Data Science Terms and Techniques Flashcards
Hypothesis
an assumption made about the world that can be tested using data; an educated guess that needs to be validated or disproved by experiment and data
Statistical Inference
a branch of statistics dedicated to drawing conclusion about the world using smaller data samples
Confidence intervals
an interval estimate used to express the degree of uncertainty associated with a sample statistic
Statistical Significance
an estimate of how likely that the observed event has some kind of real world importance; an estimate of how likely an event might occur randomly - the smaller the number, the more likely that the observed event has some kind of real-world importance.
Big Data
a collective term used for technology to analyze large amounts of data to unearth insights, typically into human behavior and patterns
Data Set
a collection of data to be analyzed
Analytics
a collective term for techniques used to analyze data, mostly to draw business insights
Algorithm
a well defined set of steps to solve a specific problem
Technology Stack
the collective set of tools and programs used in an organization or team
Pre-packaged distribution
a package that bundles all of the required python tools and libraries e.g. numpy, scipy, pandas, scikit-learn, jupyter, matplotlib, seaborn and statsmodels. In the python world, Anaconda and Canopy are popular distributions for scientific computing and data science.
Regular Expressions
a technique to quickly search for or substitute complex patterns in strings
Jupyter
formerly known as IPython, this tool enables data scientists to prototype code rapidly and combine it with useful documentation
Raw data
data from original or secondary sources that may be unstructured or corrupted and needs more work performed on it before it can be analyzed
Data Wrangling
process of taking data in its raw form and manipulating it in various ways into a useful form
Messy or Dirty data
data can be messy or dirty in the sense that it might contain values that are invalid, missing, corrupted, inconsistent or non-uniform
Storytelling
this highly effective art of communication is not limited to entertainment; it is a crucial skill needed to communicate answers to questions that data scientists ask
Visualization
a picture is worth a thousand words, this rings true when you are trying to present data in an easy to understand manner. Data visualization is increasingly used to depict data analysis. Think about how data is visualized during election times.
Supervised Learning
algorithms that create a model of the world by looking at labeled examples
Unsupervised Learning
algorithms that create a model of the world using examples without labels
Bayesian Analysis
algorithms based on Bayes Theorem, which makes inferences about the world by combining domain knowledge or assumptions and observed evidence
Clustering
a family unsupervised learning algorithms used to automatically find groups in data sets
What does data science entail?
processing, analyzing and visualizing data.
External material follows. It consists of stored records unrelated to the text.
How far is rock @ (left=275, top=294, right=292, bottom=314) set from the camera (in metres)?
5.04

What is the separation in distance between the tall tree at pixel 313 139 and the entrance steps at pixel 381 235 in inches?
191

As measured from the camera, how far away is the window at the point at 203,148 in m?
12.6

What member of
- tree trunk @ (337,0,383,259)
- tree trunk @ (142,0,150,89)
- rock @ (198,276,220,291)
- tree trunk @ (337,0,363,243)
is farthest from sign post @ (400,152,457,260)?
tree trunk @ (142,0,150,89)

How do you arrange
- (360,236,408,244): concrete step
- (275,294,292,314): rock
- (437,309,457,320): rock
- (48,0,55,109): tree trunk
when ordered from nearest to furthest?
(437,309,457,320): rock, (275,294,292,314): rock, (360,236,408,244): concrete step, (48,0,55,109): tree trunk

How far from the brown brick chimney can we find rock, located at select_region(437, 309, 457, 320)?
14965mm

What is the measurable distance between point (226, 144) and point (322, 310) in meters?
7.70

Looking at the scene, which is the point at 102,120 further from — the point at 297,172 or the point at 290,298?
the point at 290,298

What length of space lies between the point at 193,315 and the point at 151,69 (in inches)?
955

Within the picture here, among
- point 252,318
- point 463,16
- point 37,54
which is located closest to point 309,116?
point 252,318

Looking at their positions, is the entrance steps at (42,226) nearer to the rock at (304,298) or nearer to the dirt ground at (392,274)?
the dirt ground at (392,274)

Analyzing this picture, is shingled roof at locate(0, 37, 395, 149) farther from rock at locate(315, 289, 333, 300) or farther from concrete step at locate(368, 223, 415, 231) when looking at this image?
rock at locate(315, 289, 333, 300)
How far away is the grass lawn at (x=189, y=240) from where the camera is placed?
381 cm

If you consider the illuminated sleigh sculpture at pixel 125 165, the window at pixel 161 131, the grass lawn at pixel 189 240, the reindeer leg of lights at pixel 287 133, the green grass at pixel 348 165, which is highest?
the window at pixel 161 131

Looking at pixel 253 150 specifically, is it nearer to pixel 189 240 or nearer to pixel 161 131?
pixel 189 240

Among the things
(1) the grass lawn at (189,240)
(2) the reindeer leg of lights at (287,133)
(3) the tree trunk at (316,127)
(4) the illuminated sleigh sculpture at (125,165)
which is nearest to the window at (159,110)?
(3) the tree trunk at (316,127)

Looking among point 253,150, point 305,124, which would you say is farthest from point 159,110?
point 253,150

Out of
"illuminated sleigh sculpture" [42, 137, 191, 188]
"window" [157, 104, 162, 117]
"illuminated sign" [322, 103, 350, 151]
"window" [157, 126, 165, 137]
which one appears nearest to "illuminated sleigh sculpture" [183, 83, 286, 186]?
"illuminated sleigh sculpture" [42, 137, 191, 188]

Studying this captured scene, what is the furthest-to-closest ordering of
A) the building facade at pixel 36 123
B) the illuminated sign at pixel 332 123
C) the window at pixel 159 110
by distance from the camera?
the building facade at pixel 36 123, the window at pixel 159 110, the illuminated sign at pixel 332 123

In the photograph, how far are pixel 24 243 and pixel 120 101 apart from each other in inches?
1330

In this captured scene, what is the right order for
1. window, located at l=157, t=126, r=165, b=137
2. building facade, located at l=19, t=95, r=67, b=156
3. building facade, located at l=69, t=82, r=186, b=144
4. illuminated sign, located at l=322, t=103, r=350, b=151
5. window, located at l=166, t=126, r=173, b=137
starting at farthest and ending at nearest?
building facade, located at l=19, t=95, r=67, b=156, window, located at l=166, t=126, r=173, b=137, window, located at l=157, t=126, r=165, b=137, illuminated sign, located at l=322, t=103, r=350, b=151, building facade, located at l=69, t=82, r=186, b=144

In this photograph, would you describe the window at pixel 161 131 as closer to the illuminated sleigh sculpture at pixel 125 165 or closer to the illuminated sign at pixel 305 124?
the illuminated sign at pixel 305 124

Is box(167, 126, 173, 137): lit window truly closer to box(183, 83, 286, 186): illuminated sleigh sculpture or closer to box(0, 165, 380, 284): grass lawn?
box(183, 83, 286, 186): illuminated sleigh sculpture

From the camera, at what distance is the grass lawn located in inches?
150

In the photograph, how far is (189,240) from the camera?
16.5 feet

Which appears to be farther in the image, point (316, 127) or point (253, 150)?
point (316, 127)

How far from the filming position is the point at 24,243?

Why is python a popular language for data science?
Because it can:
handle large datasets
works with common mathematical functions
creates powerful data visualizations
What is Python Jupyter Notebook?
It’s built around a typical data analysis workflow and very different from an integrated development environment such as Pychar which focuses more on just working with code. In Jupyter, you work with notebooks which mix plain text, code and code outputs in one view. You can interleave code with markdown text explanations which enables you to easily explore data, create visualizations and share your results.
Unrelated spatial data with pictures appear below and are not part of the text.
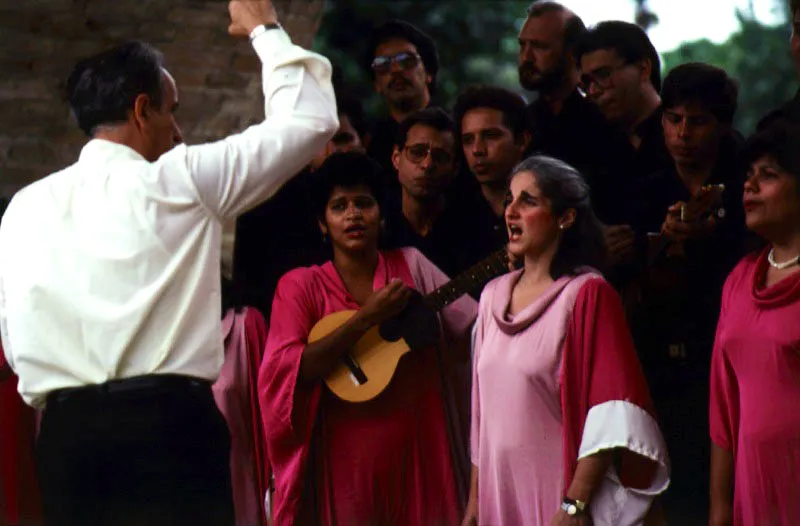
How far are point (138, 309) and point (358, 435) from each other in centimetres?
143

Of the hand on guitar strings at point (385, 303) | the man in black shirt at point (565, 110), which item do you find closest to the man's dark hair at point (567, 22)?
the man in black shirt at point (565, 110)

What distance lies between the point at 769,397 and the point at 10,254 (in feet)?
6.38

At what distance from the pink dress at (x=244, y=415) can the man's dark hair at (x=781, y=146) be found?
1.96m

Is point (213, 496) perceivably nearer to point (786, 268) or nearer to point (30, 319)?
point (30, 319)

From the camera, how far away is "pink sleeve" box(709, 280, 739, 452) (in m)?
4.45

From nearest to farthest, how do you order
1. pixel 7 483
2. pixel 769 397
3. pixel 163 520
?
pixel 163 520 < pixel 769 397 < pixel 7 483

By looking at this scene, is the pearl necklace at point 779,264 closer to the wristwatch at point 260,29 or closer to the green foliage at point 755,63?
the wristwatch at point 260,29

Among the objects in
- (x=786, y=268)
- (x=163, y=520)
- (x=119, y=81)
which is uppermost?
(x=119, y=81)

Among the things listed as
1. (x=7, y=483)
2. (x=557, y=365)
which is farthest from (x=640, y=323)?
(x=7, y=483)

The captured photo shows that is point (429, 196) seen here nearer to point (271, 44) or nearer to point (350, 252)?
point (350, 252)

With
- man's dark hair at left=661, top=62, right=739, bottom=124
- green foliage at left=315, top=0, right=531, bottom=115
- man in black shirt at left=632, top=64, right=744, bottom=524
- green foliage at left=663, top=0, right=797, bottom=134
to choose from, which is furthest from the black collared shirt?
green foliage at left=663, top=0, right=797, bottom=134

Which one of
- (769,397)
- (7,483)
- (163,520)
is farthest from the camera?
(7,483)

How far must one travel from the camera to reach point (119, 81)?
4031 mm

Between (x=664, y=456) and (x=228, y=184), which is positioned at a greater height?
(x=228, y=184)
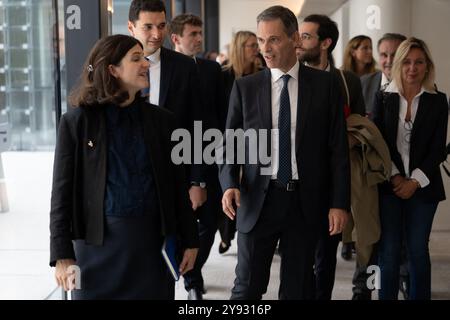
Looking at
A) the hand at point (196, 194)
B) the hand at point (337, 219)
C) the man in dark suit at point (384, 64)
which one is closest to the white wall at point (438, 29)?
the man in dark suit at point (384, 64)

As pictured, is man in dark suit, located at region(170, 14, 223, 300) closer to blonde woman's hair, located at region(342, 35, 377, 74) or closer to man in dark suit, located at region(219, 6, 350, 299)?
man in dark suit, located at region(219, 6, 350, 299)

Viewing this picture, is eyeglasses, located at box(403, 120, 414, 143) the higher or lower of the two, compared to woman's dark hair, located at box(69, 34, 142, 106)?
lower

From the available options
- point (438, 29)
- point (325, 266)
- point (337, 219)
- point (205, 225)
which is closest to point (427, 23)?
point (438, 29)

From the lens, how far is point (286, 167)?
3.04m

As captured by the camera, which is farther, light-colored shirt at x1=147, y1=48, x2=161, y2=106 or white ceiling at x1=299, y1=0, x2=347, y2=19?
white ceiling at x1=299, y1=0, x2=347, y2=19

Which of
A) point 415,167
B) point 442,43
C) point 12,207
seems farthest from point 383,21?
point 12,207

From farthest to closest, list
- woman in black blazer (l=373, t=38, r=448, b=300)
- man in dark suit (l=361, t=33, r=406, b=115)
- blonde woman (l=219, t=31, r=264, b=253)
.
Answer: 1. blonde woman (l=219, t=31, r=264, b=253)
2. man in dark suit (l=361, t=33, r=406, b=115)
3. woman in black blazer (l=373, t=38, r=448, b=300)

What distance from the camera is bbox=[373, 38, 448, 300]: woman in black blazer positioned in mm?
3752

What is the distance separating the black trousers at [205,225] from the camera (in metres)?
4.47

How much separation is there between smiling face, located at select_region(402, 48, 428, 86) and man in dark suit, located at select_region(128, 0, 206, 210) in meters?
1.13

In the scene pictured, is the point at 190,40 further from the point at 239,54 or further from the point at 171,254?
the point at 171,254

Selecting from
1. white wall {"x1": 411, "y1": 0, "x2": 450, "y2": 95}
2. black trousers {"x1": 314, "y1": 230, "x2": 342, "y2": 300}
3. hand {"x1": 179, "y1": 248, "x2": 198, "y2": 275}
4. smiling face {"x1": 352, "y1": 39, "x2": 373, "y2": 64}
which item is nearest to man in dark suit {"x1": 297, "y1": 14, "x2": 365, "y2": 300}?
black trousers {"x1": 314, "y1": 230, "x2": 342, "y2": 300}

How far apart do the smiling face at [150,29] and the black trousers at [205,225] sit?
1193 mm
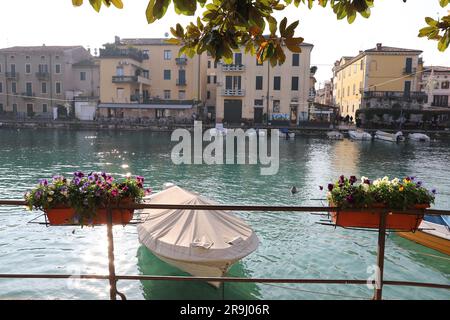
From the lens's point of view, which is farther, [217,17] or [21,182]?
[21,182]

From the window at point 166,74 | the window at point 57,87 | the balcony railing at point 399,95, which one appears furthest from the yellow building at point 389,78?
the window at point 57,87

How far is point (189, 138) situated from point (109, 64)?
2055 centimetres

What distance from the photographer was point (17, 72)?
6819 cm

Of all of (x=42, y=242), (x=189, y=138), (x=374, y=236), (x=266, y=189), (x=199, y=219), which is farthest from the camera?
(x=189, y=138)

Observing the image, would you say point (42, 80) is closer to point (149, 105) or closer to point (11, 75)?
point (11, 75)

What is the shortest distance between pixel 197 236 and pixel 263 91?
51.5 m

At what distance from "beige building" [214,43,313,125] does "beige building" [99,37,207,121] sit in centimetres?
594

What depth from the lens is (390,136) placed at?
48.6 m

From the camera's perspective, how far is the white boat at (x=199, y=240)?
7.94 metres

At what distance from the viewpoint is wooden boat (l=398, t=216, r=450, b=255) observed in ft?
36.3

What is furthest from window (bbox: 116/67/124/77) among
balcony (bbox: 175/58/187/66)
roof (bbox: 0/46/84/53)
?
roof (bbox: 0/46/84/53)
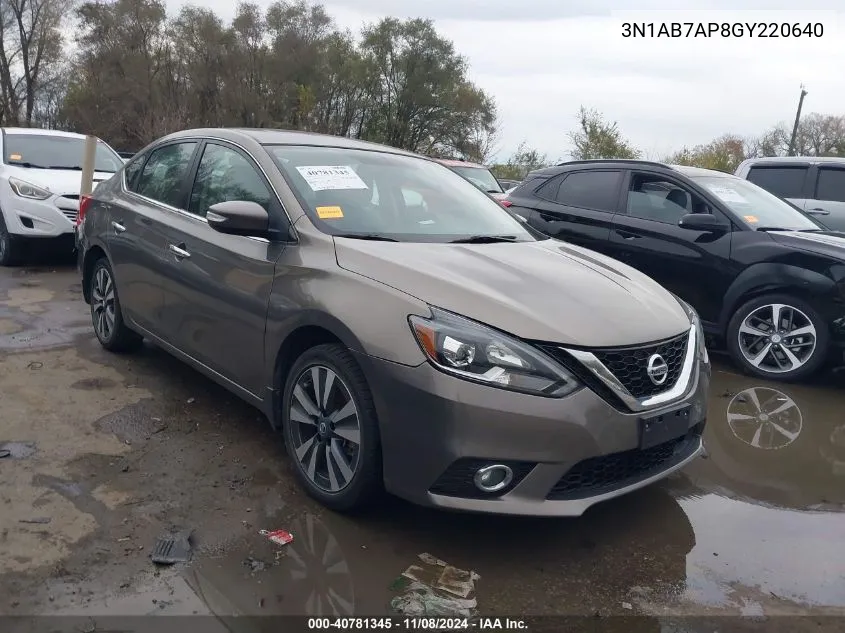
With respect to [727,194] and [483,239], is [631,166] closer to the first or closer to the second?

What is a kernel in Jupyter Notebook?
The kernel defines the programming language that the code in the notebook will be written in. This is displayed in the top right corner of the notebook. When you run code, it’s executed inside the kernel session.
What strategies should one use to address missing data?
- Remove any rows that contain missing data
- Populate the empty fields with a specified value
- Populate the empty fields with a calculated value.
- Use analysis techniques that work with missing data.